(Document segment Opens)

Elaine Donnelly, the never served in the military but president of the alleged "Center for Military Readiness" (a.k.a. Center for Military Insaneness) says
the American Medical Association apparently doesn't know the facts about the 1993 law passed by Congress that prohibits homosexuals from serving in the military.
First of all the 1993 law doesn't "prohibit" homosexuals from serving in the military; it "prohibits" them from serving "openly". Secondly, there apparently are some "facts" Ms. Donnelly is unaware of.
The AMA, founded in 1847, is the largest association of physicians and medical students in the United States. Their stated mission is "to promote the art and science of medicine and the betterment of public health".
Regardless, Ms. Donnelly contends
"The first thing that they ought to have done is read the actual statute," she suggests, "and then maybe they would have figured out what their position should be. The second mistake they made was they consulted only with the advocates of gays in the military. It would have made a lot more sense to get balanced information."
Is this the "balanced information" Ms. Donnelly is referring to?

(Document segment Closes)
(Record extracts Opens)

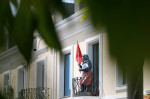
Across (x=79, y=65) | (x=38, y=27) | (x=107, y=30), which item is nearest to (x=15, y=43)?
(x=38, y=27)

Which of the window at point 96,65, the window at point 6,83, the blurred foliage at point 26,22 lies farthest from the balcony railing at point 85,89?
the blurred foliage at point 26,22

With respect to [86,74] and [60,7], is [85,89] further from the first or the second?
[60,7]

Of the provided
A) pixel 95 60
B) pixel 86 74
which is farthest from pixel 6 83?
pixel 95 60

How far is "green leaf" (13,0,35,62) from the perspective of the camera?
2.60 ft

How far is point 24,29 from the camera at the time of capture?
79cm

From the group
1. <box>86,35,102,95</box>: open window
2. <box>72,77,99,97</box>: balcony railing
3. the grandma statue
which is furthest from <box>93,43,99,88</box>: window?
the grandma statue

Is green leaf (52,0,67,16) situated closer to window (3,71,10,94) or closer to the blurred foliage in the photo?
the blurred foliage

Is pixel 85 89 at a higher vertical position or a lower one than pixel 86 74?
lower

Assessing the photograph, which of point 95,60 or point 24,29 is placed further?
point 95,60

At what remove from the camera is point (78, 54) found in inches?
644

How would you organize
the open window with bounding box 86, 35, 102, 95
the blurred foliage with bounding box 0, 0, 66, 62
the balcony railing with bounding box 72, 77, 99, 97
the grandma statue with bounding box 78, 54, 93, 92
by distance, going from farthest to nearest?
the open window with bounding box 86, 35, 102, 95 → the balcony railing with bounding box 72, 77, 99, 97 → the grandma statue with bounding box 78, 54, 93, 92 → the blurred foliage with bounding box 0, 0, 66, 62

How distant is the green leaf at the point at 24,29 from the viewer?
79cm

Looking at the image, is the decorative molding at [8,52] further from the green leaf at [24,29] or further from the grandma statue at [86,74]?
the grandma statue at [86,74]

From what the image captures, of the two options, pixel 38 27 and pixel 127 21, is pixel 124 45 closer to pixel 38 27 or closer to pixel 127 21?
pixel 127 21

(Record extracts Closes)
(Record extracts Opens)

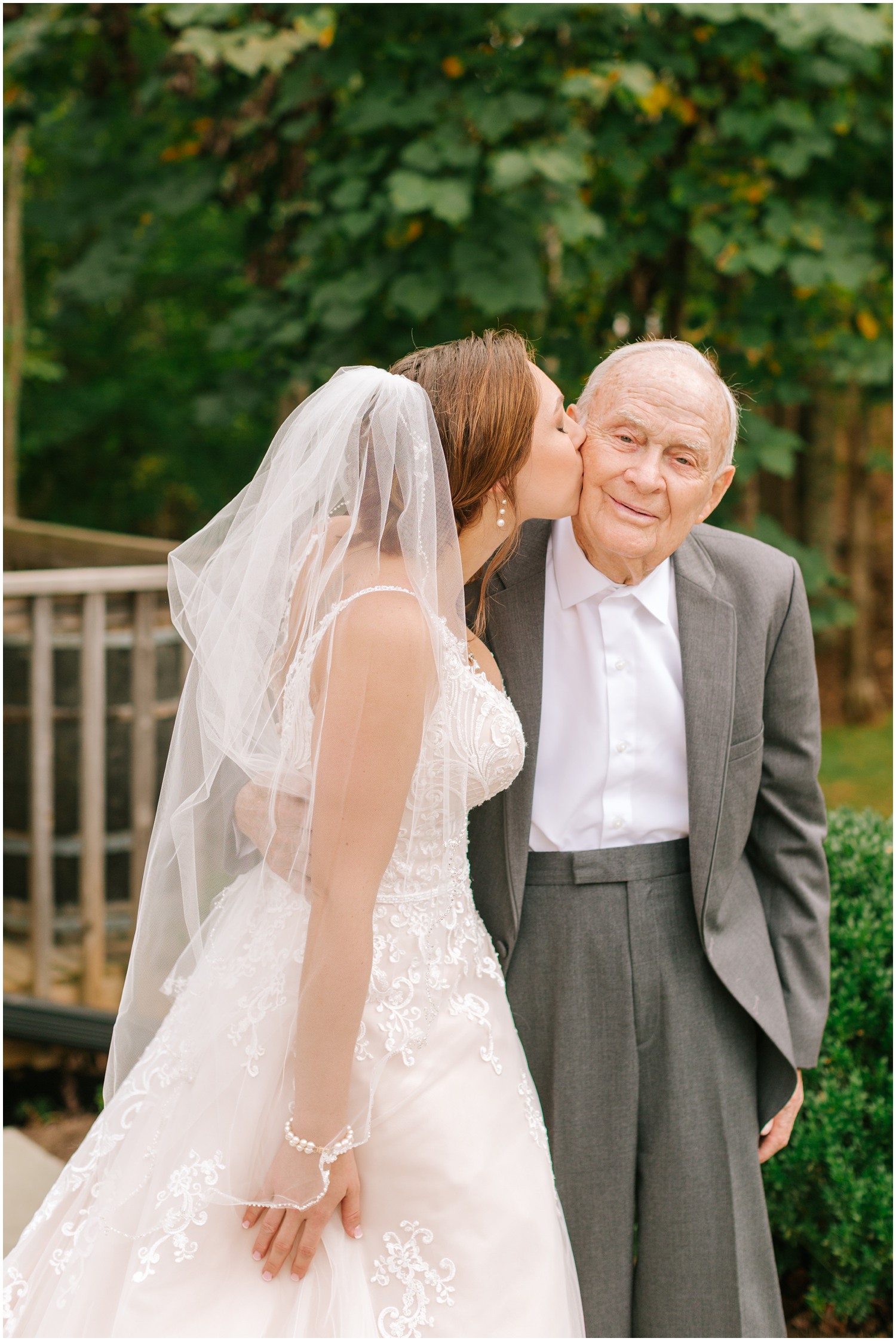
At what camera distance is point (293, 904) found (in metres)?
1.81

(Record extracts Closes)
(Record extracts Opens)

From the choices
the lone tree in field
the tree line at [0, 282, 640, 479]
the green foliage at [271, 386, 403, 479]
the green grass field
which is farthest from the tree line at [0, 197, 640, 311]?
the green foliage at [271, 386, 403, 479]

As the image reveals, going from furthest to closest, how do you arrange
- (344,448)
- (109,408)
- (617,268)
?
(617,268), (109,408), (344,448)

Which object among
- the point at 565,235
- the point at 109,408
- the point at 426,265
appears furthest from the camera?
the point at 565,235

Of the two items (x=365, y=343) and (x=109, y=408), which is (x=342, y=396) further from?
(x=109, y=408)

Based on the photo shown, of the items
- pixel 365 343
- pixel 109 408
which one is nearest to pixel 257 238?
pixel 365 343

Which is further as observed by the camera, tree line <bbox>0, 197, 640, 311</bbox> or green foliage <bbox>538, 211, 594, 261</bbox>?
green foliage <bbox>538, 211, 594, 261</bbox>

(Record extracts Closes)

Parts of the exercise:
1) In the text about Elaine Donnelly and the AMA, why does the writer say it is wrong to claim the 1993 law "prohibits" homosexuals from serving in the military? Answer in one to three sentences.
2) Pick up the text about Elaine Donnelly and the AMA after its final sentence and keep writing.
The entries come from a different source than the text.

Answer list:
1) The writer says the 1993 law does not bar homosexuals from serving at all. It bars them only from serving "openly."

2)
But the most ludicrous claim Ms. Donnelly makes is this:
"An organization that concerns itself with health matters should know that introducing into the military people who are at high risk of HIV infection makes no sense,"
Recruits are ineligible for enlistment if they test positive for HIV and service members are regularly tested for HIV after enlistment. Anyone who has actually served in the military knows this.
Ms. Donnelly seems completely unaware about what the "high risks" for sexually transmitted diseases (STDs) actually are. According to Mayo Clinic
Your risk of catching any STD depends on your sex, age and sexual practices, as well as on the sexual practices and lifestyles of your potential partners. The same factors determine which STDs you're most likely to be exposed to.
Here's the highlights from Mayo Clinic's site:
Being sexually active
Starting sexual activity at an early age
Having high-risk sex, vaginal or anal penetration by an infected partner who is not wearing a latex condom (i.e. unprotected sex)
Currently having an STD
Having a history of an STD
Having multiple sex partners, not just concurrently but over time
Using alcohol or recreational drugs
Being young, almost half of the new cases of STDs each year are in people between the ages of 15 and 24 years (i.e. the entire population of new recruits)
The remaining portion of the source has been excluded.